On almost all Dolci (dessert) menus in Italy you will see “Dolci tipica de Toscana” or “Cantuccini di Prato con Vinsanto” which are one and the same. Cantuccini is an almond biscotti and considered the classic choice among biscotti lovers and Italians. This biscotti is traditionally served with vinsanto, or a sweet desert wine, and the cantuccini are dipped into the wine to absorb its sweet taste.
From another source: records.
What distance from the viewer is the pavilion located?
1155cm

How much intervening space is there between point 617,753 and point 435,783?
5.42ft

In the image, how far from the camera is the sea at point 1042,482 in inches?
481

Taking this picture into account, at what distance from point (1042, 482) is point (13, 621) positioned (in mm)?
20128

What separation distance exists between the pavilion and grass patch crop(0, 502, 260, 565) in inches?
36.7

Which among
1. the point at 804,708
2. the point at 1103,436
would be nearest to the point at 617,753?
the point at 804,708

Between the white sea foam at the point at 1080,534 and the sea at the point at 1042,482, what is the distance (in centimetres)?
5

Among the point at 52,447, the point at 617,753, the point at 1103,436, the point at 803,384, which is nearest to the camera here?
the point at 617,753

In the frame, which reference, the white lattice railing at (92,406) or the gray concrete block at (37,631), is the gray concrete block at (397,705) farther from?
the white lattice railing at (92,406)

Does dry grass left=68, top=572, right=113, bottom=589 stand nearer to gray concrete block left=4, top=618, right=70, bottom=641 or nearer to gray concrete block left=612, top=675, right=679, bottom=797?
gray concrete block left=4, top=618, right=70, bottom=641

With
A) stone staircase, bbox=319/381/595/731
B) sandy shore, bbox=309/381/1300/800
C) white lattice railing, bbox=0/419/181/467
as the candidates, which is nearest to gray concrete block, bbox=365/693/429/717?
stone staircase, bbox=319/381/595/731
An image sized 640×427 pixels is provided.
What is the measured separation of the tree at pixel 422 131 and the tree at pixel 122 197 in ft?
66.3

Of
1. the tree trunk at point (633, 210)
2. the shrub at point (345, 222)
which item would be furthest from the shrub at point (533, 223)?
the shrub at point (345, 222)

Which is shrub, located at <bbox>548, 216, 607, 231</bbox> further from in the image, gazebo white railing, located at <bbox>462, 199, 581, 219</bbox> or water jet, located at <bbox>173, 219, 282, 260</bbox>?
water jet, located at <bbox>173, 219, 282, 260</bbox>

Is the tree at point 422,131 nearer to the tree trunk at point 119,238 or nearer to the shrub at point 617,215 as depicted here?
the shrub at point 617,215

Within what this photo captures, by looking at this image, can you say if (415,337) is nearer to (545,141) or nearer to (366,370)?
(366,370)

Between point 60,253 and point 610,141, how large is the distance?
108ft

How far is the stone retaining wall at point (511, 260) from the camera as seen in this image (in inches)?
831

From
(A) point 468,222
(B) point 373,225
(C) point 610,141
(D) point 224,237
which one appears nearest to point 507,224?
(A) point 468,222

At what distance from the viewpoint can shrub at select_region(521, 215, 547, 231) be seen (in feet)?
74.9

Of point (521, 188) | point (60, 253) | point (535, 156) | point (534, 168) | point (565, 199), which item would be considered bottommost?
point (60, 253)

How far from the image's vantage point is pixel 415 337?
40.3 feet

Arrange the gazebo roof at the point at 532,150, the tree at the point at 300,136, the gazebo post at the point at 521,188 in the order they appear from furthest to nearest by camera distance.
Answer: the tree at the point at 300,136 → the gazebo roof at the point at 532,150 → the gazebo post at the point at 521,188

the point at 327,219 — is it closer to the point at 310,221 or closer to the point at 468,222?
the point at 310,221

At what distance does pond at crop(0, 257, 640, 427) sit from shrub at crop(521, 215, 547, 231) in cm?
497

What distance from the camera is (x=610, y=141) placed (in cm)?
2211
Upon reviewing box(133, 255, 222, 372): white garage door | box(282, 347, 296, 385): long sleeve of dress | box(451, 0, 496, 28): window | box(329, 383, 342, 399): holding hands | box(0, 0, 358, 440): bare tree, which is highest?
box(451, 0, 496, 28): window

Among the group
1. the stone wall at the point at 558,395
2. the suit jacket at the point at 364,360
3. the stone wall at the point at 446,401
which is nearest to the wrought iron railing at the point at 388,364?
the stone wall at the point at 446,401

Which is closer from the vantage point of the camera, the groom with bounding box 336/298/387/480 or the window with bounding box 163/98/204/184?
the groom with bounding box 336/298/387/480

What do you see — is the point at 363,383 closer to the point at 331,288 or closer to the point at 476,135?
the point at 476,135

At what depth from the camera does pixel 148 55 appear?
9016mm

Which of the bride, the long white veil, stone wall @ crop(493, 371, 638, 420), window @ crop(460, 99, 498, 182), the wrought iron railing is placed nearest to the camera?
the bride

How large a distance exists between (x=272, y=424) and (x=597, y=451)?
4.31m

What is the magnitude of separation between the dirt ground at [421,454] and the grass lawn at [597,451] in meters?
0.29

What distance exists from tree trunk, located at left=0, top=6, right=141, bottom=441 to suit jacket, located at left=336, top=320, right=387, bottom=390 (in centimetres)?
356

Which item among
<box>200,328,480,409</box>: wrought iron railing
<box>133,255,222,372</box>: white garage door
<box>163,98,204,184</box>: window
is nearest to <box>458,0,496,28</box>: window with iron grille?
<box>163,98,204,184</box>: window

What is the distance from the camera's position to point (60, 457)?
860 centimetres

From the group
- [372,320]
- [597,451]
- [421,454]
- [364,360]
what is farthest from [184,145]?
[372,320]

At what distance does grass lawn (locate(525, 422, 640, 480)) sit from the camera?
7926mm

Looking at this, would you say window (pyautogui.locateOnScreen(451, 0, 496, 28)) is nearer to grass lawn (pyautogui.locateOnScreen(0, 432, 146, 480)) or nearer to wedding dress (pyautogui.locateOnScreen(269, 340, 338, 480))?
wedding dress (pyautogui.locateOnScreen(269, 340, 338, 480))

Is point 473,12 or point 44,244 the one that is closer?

Recently, Apicius, the Culinary school under the International Association I intern for, hosted a biscotti workshop where we learned how to make Cantuccini di Prato. I wanted to share the recipie with you:
Ingredients:
400 gr. (2 and 2/3rds cup) of all purpose flour
200 gr. (1 cup) of sugar
200 gr. (2 cups) of shelled almonds
3 eggs
1 fresh vanilla
baking powder as needed
salt to taste
Preheat the oven to 365 degrees F. mix the flour, sugar, vanilla, and baking powder, and then make a well in the middle of the mixture. Whisk the eggs together in a separate bowl and add them to the well in the mixture, mix together by hand. When well combined, add the almonds and mix together by hand. Take the dough and make small loaves and place them on a cookie sheet. Do an egg wash over the loaves. Bake for 15 minutes. Remove from the oven, cut into the typical diagonal biscotti shape as shown and return to the oven until they appear a light golden brown. Serve with vinsanto of your choice!